第27話 目標と偽名
「――本当にここなの?」
とある建物の前に三人の人影があった。女性は隣――宙に浮く光の玉に問いかける。
〈 はい。兄様と同じ雰囲気を持つ男性――名取海さんはここに 〉
光の玉――星精霊リルは一段と輝くと二人の脳に直接語りかける。
「クンクン…うん。微かに、ホロウの匂いがする。リルの証言もあるし、確かめるべき」
小鼻を揺らし匂いを確認していた女性――神崎冥は隣に立つ女性――星見依瑠を見る。
「…わかった。でも、ホロウが私たちよりも年下の…高校生だったなんて…いこう」
『〈(コクリ)〉』
二人は頷くとその後に続く。
依瑠が代表として思いを込めてインターホンのスイッチを押す。
ピンポーン
小さな音が響く。
少しして、足音が聞こえる。
「居留守は使わないみたい」
「私たちの顔を見てドアを閉めようなら――ドアを壊してでも中に入る」
「その意気」
物騒な会話をする二人は今か今かと待つ。
依瑠は左手薬指に嵌る指輪を撫でて。
冥は月夜を抱く力を強めて。
リルは素顔を見れることにワクワクとして。
ガチャリ
「ぇ、【神姫】様と【召喚士】様…?」
部屋から顔を出したのはタンクトップ姿のぽっちゃりとした体型をした男性だった。
もちろん…ホロウでもなければ誰の知り合いでもない。
『……』
二人は顔を見合わせ、リルを見る。
〈 だ、誰ですか? 〉
困惑した様子のリル。
その発言は二人の脳に確かに響く。
目の前の相手はホロウではないと。
「へ、へへへ。
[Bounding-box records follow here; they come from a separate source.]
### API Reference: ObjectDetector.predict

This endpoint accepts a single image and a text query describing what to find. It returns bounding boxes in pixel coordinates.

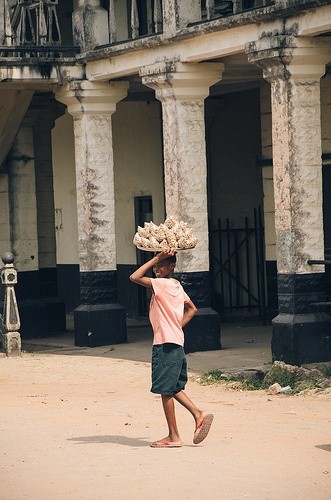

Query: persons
[129,247,214,448]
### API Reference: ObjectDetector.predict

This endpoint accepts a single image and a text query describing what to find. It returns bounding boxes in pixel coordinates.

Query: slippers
[150,440,182,448]
[193,414,214,444]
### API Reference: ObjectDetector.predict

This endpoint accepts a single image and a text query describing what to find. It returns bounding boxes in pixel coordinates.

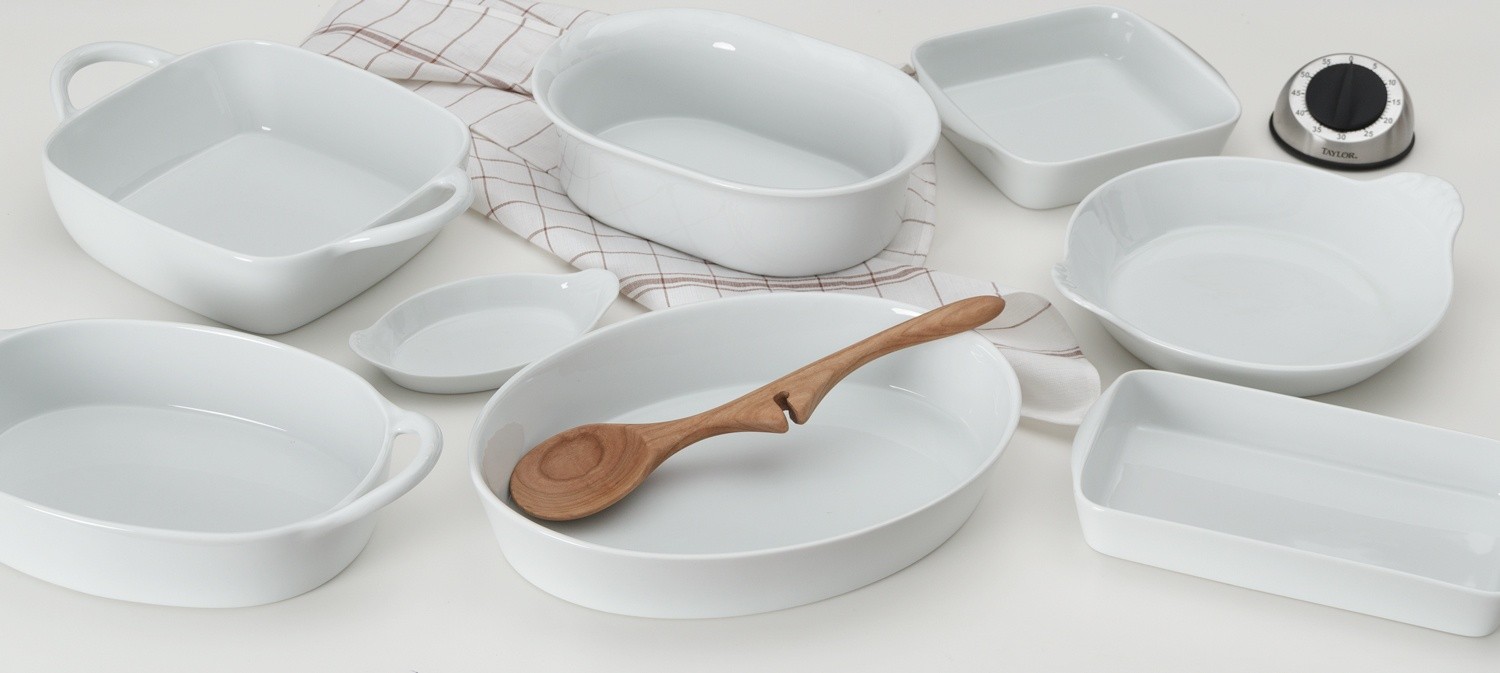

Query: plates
[347,262,621,395]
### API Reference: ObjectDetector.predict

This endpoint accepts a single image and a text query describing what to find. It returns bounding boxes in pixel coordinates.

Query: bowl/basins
[910,5,1242,212]
[38,37,473,335]
[1050,155,1464,398]
[532,15,945,276]
[1068,368,1500,642]
[0,315,444,615]
[465,293,1023,618]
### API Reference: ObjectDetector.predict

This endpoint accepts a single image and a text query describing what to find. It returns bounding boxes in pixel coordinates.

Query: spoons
[508,294,1009,524]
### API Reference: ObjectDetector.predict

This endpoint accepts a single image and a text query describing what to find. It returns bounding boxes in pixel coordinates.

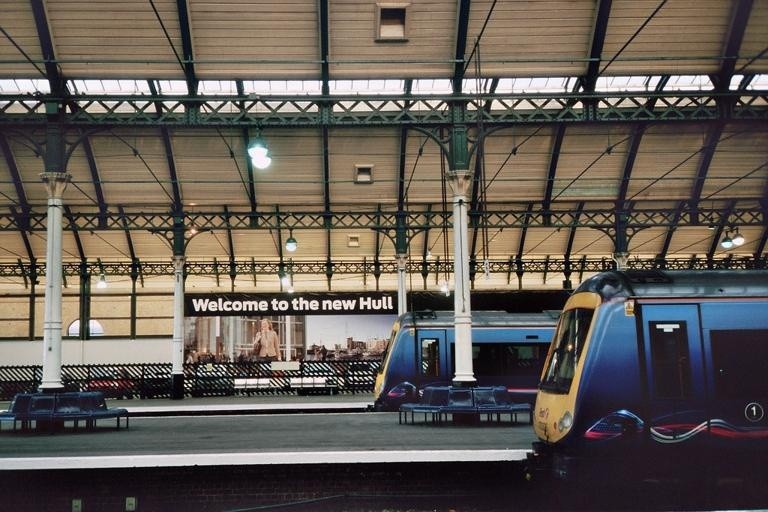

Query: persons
[185,344,253,362]
[311,342,361,362]
[254,318,281,361]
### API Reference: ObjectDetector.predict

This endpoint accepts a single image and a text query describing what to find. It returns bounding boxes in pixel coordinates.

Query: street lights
[356,345,359,364]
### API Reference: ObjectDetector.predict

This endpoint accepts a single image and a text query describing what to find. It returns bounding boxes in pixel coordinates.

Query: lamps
[247,100,271,169]
[286,228,297,251]
[720,228,744,248]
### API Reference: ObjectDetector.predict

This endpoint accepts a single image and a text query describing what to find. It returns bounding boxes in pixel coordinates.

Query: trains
[520,270,768,506]
[363,310,562,411]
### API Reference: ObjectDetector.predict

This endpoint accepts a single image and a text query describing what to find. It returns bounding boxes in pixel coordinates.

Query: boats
[366,351,381,356]
[334,347,362,360]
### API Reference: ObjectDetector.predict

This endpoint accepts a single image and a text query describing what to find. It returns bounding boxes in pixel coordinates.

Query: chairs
[0,392,128,434]
[398,384,533,426]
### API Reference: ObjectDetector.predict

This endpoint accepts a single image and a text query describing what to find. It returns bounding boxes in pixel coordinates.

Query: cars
[288,362,339,396]
[342,360,382,391]
[190,363,234,397]
[27,371,80,399]
[82,367,133,401]
[139,370,173,398]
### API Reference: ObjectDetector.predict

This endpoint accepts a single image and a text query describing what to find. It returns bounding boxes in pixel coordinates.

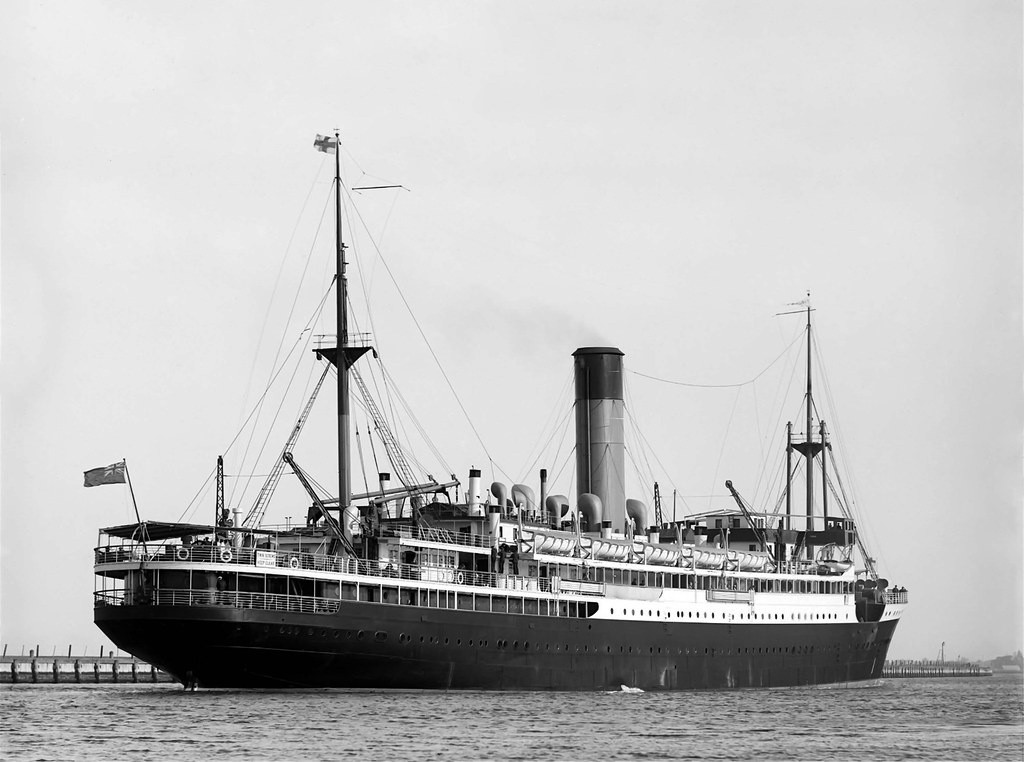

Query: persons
[216,576,226,605]
[631,578,645,586]
[892,585,908,604]
[201,537,232,563]
[725,583,817,594]
[688,581,693,589]
[406,599,412,605]
[457,564,467,582]
[837,523,841,529]
[829,523,832,529]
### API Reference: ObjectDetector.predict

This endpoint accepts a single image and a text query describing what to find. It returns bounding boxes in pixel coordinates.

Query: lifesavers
[220,550,233,562]
[458,572,463,584]
[290,557,299,569]
[177,549,189,560]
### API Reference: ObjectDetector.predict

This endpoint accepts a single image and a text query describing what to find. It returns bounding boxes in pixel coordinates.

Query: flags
[84,462,126,488]
[313,134,337,155]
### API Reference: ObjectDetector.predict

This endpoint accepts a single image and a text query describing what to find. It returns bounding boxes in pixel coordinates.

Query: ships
[88,121,909,696]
ど、どうかしましたか? あ、もしかして俺の真価に気づいた――」
「あはは〜間違えました〜」
男性の言葉を遮り、頭を下げ立ち去る。
・
・
・
「リル?」
「私たちを、騙した?」
建物から離れた三人は近くの喫茶店に入り、依瑠と冥の二人からリルは睨まれる。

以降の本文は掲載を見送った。